Hutan seluas Panama yang sedianya berguna untuk menyimpan karbondioksida (CO2), tandas sehingga bikin akumulasi GRK di atmosfer naik tajam. Satu hektare hutan dapat menyimpan paling kurang 50 ton CO2 sepanjang siklus hidupnya.
Jadi, bukan kebetulan jika emisi CO2, atau sebut saja "sampah karbon" pada 2024 melesat satu miliar ton menjadi 41,6 miliar ton (Global Carbon Budget).
Baca juga: Aksi Iklim Tak Boleh Gulung Tikar
Oh iya, akumulasi GRK di atmosfer dihitung dengan satuan ton CO2 ekuivalen.

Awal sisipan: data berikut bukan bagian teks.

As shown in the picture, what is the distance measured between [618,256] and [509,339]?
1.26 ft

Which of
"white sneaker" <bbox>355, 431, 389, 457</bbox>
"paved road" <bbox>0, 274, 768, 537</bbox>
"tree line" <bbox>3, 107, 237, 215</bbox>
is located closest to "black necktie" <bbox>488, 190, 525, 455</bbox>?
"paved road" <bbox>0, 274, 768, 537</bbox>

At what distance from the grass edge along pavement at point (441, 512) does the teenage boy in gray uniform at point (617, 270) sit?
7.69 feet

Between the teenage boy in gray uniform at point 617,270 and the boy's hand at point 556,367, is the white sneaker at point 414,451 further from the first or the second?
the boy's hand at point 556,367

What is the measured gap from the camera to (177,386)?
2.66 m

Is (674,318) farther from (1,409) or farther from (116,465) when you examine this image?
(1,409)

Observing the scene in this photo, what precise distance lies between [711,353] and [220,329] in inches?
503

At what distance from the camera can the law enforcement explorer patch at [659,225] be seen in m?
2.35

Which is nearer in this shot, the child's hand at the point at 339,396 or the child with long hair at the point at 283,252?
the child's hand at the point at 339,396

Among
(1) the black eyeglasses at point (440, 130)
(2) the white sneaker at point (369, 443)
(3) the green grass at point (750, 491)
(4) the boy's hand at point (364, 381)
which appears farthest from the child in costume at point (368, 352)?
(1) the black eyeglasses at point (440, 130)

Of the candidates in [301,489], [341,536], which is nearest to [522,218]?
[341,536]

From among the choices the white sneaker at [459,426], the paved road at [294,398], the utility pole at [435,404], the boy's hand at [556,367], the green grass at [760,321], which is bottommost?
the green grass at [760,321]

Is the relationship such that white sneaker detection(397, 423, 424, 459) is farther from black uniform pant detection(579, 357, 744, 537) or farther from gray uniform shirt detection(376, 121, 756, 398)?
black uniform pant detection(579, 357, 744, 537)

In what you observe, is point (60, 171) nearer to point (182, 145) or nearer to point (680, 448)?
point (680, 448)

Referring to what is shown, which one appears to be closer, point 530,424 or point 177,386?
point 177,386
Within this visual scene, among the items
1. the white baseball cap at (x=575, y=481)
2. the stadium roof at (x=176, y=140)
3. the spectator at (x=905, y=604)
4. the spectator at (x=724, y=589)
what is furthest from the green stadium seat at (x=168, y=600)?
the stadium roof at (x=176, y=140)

Artinya gas-gas lain seperti N2O dan CH4 dikonversi dalam ton CO2.
Jika masih kurang yakin betapa ulah manusia menyebabkan penumpukan "sampah karbon raksasa" di atmosfer, mari cermati data Badan Energi Internasional (IEA).
Ini menjelaskan kalau manusia "nyampah karbon" alias memuntahkan GRK secara sadar atau tidak sadar dalam kegiatan mereka sehari-hari.
Tahun 2024 lalu, gas CO2 yang ditumpahkan sektor energi menembus 37,8 Gt atau 37,8 miliar ton. Konsentrasi CO2 di atmosfer pun meroket jadi 422,5 ppm atau 50 persen lebih tinggi dari tingkat pra-revolusi industri.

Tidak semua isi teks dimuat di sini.